Candy Sonnenberg, SANE team coordinator for Penn Highlands Huntingdon, gave some highlights of the work they’ve been doing in the past year.

“We’ve done a lot of continuing education,” she said, noting that some that continuing education included participating in a mock trial so they could learn how to be expert witnesses in a sexual case, trained on how to use state-of-the-art equipment that will allow for better evidence collection and attended the International Association of Forensic Nurses Conference in New Orleans, Louisiana.

“This allowed us to network and learn from nurses across the globe,” said Sonnenberg.

As SANEs, they are now officially trained to deal with sexual assault cases for adults, adolescents, those with mental health issues, intellectual disabilities as well as pediatric cases.

“We’ve had 10 calls since we’ve started the program, and that includes nine consultations and one telephone consultation,” said Sonnenberg. “That is double the number of cases we’ve had in the previous year.”

Sonnenberg said this program has allowed county agencies and officials to form the Sexual Assault Response Team, which creates a protocol to allow all agencies and law enforcement officials locally to establish consistent and compassionate guidelines for response to sexual assault victims.

Beth Birch, executive director of the Abuse Network, said the success of this program can’t be understated, and the SANEs, including Sonnenberg, Stephanie Stratton and Joann Goodman, have been champions of this from the beginning.

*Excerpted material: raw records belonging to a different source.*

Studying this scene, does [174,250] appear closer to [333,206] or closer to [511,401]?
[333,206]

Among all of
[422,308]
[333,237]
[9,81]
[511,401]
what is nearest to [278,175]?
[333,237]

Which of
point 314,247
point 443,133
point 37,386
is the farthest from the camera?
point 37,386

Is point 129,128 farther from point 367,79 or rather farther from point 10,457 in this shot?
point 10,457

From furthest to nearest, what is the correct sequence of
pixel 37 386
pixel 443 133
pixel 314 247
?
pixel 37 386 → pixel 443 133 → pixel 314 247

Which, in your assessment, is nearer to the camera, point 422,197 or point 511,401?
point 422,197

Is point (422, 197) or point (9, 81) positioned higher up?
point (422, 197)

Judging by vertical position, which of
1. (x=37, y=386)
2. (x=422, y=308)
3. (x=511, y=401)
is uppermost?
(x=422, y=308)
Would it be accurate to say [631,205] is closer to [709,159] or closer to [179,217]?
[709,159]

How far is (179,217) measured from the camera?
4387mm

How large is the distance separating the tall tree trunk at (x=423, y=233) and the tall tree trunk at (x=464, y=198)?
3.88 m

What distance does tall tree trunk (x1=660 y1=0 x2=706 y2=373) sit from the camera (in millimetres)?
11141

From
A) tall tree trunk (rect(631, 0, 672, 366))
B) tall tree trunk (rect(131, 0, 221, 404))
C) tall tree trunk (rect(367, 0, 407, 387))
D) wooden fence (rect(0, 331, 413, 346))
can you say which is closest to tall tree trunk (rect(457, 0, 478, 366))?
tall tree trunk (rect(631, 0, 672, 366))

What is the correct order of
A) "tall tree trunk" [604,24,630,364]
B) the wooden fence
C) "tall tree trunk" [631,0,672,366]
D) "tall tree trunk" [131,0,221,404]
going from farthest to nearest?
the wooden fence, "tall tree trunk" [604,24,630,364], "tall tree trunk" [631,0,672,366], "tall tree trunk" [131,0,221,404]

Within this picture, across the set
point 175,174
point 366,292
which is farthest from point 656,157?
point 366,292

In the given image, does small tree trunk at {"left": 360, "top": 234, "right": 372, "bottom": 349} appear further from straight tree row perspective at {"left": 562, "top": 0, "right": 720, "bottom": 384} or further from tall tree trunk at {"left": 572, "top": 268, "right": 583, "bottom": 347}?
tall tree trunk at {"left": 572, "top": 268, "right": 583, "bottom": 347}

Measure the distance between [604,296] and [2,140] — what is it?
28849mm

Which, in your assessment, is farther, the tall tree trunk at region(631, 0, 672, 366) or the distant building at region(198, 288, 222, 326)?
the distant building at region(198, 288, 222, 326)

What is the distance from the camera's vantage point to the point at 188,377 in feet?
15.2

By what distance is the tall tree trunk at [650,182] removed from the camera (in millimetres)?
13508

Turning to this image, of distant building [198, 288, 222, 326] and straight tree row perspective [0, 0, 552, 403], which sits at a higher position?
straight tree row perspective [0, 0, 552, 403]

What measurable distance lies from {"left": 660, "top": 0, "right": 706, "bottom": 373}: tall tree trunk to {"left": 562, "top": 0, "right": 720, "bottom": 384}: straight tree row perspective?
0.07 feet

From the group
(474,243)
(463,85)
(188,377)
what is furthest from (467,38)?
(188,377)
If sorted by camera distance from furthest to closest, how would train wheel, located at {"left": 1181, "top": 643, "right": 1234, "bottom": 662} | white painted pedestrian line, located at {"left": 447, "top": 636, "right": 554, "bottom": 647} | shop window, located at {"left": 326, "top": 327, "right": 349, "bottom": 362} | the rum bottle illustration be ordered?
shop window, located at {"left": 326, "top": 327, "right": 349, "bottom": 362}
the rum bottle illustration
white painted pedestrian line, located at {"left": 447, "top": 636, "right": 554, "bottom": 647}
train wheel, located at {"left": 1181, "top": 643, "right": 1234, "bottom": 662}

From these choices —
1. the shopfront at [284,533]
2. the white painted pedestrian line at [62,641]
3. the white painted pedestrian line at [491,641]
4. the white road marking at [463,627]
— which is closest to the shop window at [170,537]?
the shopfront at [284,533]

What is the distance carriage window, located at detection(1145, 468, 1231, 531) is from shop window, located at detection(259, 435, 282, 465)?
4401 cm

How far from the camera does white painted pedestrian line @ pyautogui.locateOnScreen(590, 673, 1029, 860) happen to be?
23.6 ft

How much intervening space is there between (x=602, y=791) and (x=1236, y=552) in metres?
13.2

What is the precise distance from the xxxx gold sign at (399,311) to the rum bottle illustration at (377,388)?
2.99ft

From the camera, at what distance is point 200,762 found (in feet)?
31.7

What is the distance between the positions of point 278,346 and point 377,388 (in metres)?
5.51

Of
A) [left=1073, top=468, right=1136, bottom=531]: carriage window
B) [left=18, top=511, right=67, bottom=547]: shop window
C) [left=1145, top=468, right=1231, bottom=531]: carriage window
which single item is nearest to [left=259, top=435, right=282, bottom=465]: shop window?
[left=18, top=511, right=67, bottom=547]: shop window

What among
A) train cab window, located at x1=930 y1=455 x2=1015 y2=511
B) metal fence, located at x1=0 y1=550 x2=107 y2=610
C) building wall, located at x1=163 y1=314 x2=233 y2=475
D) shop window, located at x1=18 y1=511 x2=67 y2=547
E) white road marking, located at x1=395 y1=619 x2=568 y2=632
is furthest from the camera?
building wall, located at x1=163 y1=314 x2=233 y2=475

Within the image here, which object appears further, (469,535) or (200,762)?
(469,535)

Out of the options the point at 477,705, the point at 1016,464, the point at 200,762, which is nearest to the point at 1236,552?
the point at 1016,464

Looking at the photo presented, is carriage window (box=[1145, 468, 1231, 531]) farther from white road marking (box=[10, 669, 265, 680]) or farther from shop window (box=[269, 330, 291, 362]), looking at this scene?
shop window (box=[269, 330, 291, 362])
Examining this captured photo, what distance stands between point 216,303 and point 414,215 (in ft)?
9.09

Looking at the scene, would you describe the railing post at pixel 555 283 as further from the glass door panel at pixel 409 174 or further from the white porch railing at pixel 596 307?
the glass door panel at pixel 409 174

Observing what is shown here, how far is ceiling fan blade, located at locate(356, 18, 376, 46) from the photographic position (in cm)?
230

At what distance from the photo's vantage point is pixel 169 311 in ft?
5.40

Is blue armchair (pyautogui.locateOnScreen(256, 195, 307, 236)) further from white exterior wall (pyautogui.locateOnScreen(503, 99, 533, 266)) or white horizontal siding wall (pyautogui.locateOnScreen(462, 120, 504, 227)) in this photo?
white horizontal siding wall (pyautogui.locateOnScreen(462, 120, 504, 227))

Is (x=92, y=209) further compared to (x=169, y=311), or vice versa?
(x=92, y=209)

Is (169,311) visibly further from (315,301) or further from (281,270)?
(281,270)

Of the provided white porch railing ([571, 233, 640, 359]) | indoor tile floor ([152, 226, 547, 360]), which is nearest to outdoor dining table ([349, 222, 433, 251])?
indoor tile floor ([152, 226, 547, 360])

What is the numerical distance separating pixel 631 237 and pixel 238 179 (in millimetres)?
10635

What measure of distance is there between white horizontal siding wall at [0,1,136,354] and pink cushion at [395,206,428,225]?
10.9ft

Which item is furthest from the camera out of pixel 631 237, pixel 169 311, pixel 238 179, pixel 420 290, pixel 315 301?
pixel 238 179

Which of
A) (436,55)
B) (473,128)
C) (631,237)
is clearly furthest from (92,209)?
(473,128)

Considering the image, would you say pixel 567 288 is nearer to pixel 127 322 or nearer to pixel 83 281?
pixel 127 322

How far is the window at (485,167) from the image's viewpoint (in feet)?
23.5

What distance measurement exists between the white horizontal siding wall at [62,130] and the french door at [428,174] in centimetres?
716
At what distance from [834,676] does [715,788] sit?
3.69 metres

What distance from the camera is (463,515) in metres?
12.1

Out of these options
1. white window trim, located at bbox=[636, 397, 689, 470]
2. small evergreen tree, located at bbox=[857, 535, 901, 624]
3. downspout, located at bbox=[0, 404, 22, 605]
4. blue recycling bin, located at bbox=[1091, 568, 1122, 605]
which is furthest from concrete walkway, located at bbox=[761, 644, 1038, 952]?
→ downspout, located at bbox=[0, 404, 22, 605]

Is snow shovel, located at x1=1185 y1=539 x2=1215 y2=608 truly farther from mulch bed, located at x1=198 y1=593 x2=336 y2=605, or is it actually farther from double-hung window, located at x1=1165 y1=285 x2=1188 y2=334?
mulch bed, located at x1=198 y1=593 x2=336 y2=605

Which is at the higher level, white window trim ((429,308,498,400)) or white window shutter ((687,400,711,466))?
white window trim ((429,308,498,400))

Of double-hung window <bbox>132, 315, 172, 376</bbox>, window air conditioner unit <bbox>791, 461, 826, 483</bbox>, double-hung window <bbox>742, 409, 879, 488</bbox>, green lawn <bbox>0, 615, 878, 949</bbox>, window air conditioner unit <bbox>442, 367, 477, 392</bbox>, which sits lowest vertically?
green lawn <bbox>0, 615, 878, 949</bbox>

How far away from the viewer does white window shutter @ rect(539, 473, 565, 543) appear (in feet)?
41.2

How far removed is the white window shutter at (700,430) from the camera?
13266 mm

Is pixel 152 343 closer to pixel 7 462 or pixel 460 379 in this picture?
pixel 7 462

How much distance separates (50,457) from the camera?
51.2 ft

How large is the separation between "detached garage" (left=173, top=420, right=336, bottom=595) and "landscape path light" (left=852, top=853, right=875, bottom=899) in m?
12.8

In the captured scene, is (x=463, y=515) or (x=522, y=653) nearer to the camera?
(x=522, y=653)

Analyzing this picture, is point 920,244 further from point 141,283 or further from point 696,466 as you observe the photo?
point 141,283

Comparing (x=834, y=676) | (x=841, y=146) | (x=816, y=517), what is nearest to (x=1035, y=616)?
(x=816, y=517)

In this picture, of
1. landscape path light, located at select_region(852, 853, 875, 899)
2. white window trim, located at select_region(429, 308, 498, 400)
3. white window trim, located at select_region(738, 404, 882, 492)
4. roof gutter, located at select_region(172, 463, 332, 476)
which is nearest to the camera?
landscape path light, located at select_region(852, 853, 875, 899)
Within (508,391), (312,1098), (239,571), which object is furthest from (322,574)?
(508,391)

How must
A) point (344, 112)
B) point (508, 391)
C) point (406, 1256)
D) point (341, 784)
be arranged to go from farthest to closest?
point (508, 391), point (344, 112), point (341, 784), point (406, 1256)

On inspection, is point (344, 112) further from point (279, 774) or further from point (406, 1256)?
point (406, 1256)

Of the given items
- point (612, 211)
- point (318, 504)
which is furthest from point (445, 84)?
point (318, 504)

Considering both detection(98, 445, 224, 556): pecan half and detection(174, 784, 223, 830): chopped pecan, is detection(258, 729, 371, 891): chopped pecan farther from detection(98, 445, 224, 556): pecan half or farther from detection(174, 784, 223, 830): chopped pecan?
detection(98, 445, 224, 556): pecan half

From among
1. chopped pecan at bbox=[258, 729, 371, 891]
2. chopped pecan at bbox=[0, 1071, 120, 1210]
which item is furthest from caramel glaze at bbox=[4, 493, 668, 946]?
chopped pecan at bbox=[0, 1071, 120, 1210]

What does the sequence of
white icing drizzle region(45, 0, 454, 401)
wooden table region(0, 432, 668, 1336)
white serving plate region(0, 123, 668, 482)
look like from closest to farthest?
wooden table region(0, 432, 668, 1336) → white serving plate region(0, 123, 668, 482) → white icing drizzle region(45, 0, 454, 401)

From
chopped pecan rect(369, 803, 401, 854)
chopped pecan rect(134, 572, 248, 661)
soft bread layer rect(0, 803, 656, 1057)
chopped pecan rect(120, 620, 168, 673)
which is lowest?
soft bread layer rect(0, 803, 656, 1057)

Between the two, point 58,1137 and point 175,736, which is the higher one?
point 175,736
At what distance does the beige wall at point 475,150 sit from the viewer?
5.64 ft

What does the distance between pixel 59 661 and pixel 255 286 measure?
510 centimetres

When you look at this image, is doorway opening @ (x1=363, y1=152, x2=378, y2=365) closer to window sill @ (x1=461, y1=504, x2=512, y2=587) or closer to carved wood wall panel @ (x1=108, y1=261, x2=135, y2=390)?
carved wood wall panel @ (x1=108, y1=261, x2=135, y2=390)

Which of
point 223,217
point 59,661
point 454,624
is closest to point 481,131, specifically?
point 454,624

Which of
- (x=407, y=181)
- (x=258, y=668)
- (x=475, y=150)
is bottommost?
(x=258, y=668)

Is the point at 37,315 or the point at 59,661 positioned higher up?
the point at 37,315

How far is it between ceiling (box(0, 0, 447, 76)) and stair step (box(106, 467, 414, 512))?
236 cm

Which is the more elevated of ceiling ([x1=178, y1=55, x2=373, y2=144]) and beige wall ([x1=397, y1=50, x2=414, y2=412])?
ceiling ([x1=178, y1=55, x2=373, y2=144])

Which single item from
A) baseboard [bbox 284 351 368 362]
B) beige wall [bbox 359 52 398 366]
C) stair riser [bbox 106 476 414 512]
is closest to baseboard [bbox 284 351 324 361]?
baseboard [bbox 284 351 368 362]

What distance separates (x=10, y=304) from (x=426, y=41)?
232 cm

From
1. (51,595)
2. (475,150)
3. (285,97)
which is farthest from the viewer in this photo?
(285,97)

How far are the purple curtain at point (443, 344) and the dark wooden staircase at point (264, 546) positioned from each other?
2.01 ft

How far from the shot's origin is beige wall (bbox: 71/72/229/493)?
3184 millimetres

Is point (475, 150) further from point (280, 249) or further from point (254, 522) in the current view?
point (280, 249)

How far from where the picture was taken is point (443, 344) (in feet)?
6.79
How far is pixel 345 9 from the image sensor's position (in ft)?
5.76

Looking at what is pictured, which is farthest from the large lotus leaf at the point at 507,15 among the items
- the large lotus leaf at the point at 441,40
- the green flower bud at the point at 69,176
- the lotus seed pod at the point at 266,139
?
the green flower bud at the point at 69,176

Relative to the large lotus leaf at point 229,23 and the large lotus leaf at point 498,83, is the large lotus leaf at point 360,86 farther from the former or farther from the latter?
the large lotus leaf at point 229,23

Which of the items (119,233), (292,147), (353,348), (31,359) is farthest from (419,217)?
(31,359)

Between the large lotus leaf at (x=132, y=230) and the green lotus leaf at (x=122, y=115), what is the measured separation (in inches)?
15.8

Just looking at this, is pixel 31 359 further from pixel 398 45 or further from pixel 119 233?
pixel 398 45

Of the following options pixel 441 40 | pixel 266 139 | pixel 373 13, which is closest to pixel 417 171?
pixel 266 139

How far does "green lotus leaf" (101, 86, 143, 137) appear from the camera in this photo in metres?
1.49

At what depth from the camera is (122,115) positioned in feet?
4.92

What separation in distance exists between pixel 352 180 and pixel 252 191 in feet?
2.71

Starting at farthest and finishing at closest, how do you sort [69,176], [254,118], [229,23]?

“It’s difficult to quantify something like this by number, but more importantly, what long-term impact this will have on a community,” said Birch. “Survivors of sexual assault will feel more positive because of the collaborative efforts we share.”

Jeff Buckley, Huntingdon Borough Police chief, gave credit to Det. Charles Streightiff Jr. for helping borough police lead the way to be a part of the Sexual Assault Response Team for borough police.

“It’s like what Shawn said, we didn’t know we needed it until we were in the process,” he said.

Dan Cook-Huffman, associate dean of students and Title IX coordinator at Juniata College, said they were proud to be part of this initiative.

“We saw this need on campus,” he said. “We saw reports, but we also knew (sexual assault) incidents weren’t being reported through official channels. We’ve tried to do things to make it safe to report, but we weren’t doing enough. This creates structures to make it safer to report.”

Sheridan Miyamoto, director of the SAFE-T Center at PSU, explained the origins of the program, and talked about the overall successes in its first year at the three sites where the program has been implemented.

“We’ve had 50 calls, 40 case consultations, seven that we’ve given advise and only three refusals,” she said.

Additionally, they’ve established paid on-call systems for all SANEs at the three locations, and established a system where advocates are called immediately when they’re dealing with sexual assault victims.

Two other facilities, including Penn Highlands Healthcare in DuBois and Soldiers and Sailors Memorial in Wellsboro, have participated, and Miyamoto said three other sites will go online with the SAFE-T Center soon.